In [5]:
# %%
"""
Stage 1 Multi-Schema OCR Extraction - Mistral Document AI

Extracts structured page-level data using MULTIPLE schema variants.
Enables comparison of different schema strategies (description length, continuation fields).

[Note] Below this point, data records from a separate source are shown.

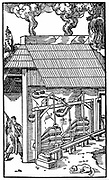 Bellows operated by camshaft powered by  water wheel. (just visible at extreme right) supplying draught to a smelting furnace. This application of the medieval invention of the cam enabled both bellows to be powered by the same water wheel. From Agricola 'De re metallica' Basle 1556. Woodcut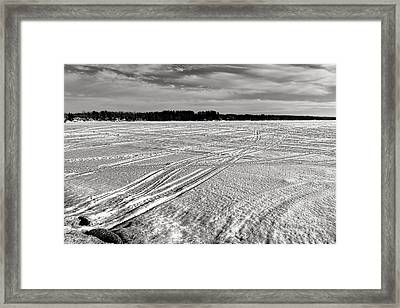 Snowmobile Tracks On China Lake Framed Print by Olivier Le Queinec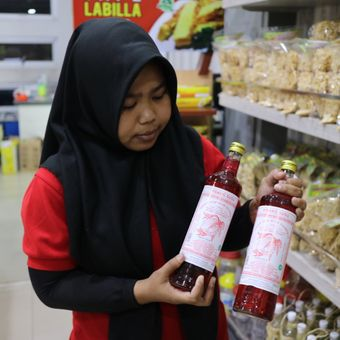 Seorang pelayan di pusat oleh-oleh DaudCirebon, sedang menunjukan Sirup Tjampolay yang merupakan minuman khas Cirebon, Selasa (5/8/2017).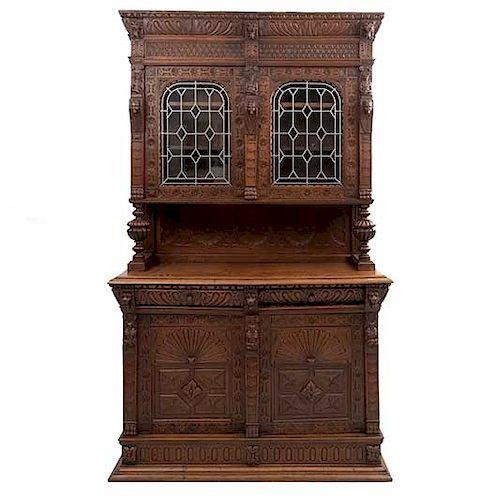 Buffet. Francia. Siglo XX. Estilo Enrique II. En talla de madera de roble. A 2 cuerpos. Con 2 cajones y 4 puertas. 230 x 135 x 49 cm.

Input:  PDF files in data/raw/
Output: JSON files per page in data/predictions/schema_evaluations/{schema_name}/{magazine}/
Schemas: All variants in schemas/ directory
"""

from __future__ import annotations

import logging
import importlib
from pathlib import Path
from typing import Dict, List

# Project imports
from utils.paths import PROJECT_ROOT, RAW_DATA, PREDICTIONS, ensure_data_dirs
from utils.config import MISTRAL_CONFIG, EXTRACTION_CONFIG
from utils.extraction import extract_all_pdfs
from mistralai import Mistral

# Logging configuration
logging.basicConfig(
    level=logging.INFO,
    format="%(asctime)s | %(levelname)s | %(message)s",
)
logger = logging.getLogger("multi_schema_extraction")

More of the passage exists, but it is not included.